─── SOURCE PASSAGE ───

In case 2), I would include the treatment information in the initial fit, to correct the batch effect due to the sample:

pbmcs$is_cluster_2 <- pbmcs$cell_type == "cluster 2"
fit <- glm_gp(pbmcs, design = ~ treatment + is_cluster_2)
test_de(fit, contrast = is_cluster_2TRUE)

Your idea to set contrasts = cluster2- !cluster2 is nice, but unfortunately does something different! To be honest, I am surprised that the syntax is valid at all. Your contrast is equivalent to contrasts = cluster2- (1 - cluster2), which would be testing if cluster2 is signficantly different from the sum of all other coefficient, which is not what you mean.

Best, Constantin

pchiang5 commented 3 years ago

Hi Constantin,

Thank you for the detailed explanation. Hope you do not mind with a more complex problem.

treatment | cell_type

A+B | cluster 1 A | cluster 1 B | cluster 1 0(None) | cluster 1 A+B | cluster 2 A | cluster 2 B | cluster 2 0 | cluster 2

In the scenario above, am I right to use the following way to identify the effect of treatment A on cluster 2?

fit <- glm_gp(pbmcs[, pbmcs$cell_type == "cluster 2"], design = ~ treatment) #Do I have to include the A+B and B groups here (probably this will reveal the A effect in the background of B)? 
test_de(fit, contrast = "treatmentA")

───

• [REQUIRED WORK] Rewrite the forum thread starting at "Best, Constantin" and ending at "on cluster 2?", renaming "cluster 2" to "cluster C" throughout. The listing after the forum thread isn't needed for any of the work.

─── LISTED ENTRIES ───

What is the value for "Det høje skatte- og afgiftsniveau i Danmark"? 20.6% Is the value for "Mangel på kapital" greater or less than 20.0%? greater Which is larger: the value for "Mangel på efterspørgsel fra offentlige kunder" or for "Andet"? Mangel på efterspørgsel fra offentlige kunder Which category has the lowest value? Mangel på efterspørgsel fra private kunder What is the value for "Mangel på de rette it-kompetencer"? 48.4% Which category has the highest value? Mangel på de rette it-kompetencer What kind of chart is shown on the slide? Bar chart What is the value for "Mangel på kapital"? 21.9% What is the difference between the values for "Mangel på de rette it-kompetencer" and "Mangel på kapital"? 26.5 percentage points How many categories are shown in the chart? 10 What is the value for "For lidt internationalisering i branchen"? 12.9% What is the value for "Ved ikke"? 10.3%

───
─── LISTED ENTRIES ───

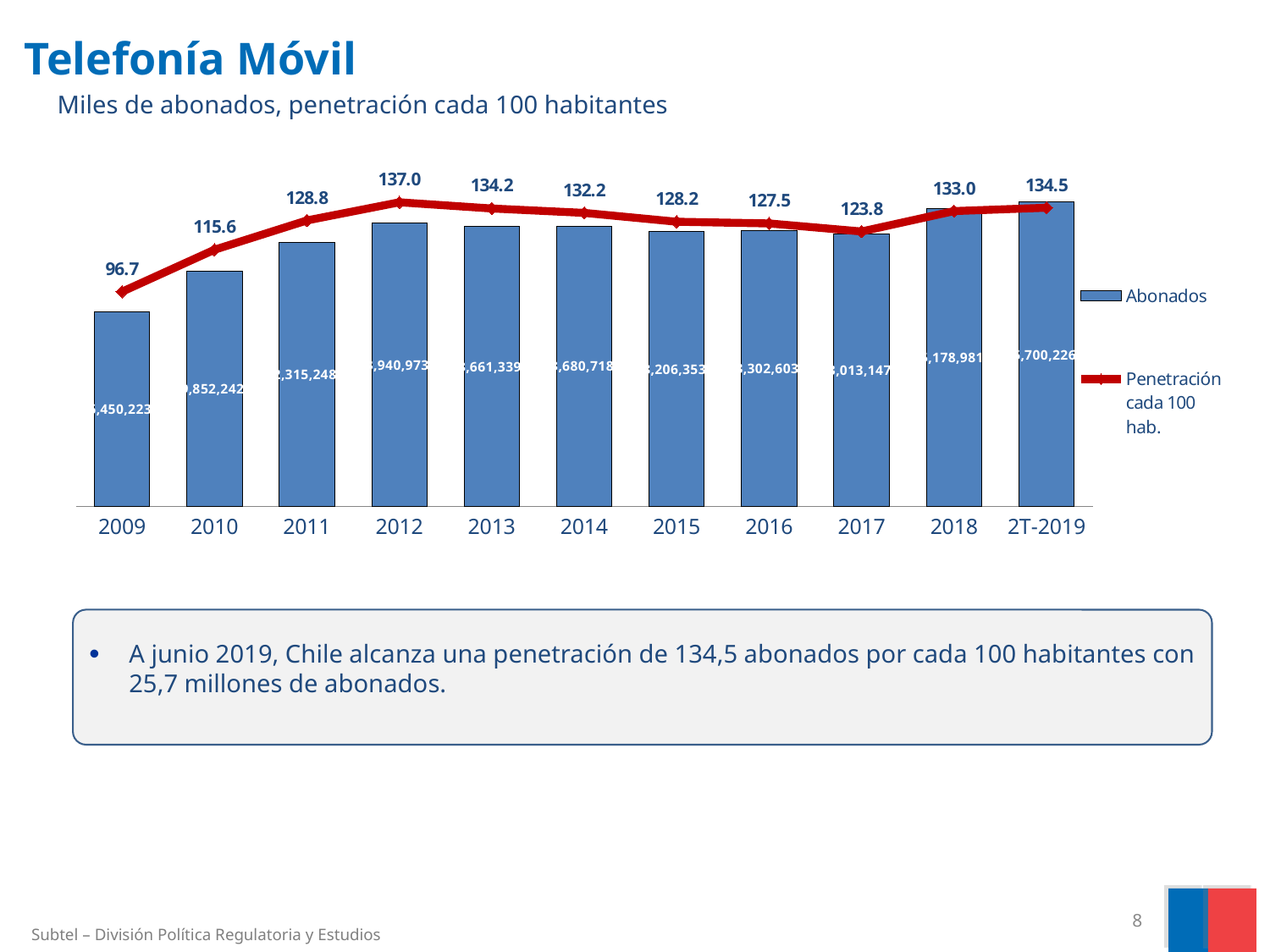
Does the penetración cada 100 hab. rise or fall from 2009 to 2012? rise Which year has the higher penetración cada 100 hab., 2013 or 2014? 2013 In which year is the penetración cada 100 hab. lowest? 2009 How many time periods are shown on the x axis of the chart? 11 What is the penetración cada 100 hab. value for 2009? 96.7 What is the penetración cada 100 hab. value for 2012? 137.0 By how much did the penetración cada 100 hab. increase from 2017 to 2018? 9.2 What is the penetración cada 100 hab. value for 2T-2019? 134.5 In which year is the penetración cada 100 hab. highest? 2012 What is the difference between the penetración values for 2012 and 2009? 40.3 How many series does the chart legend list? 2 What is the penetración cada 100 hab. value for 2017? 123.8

───

• [ANSWER TO THE EXERCISE]
Best, Constantin

pchiang5 commented 3 years ago

Hi Constantin,

Thank you for the detailed explanation. Hope you do not mind with a more complex problem.

treatment | cell_type

A+B | cluster 1 A | cluster 1 B | cluster 1 0(None) | cluster 1 A+B | cluster C A | cluster C B | cluster C 0 | cluster C

In the scenario above, am I right to use the following way to identify the effect of treatment A on cluster C?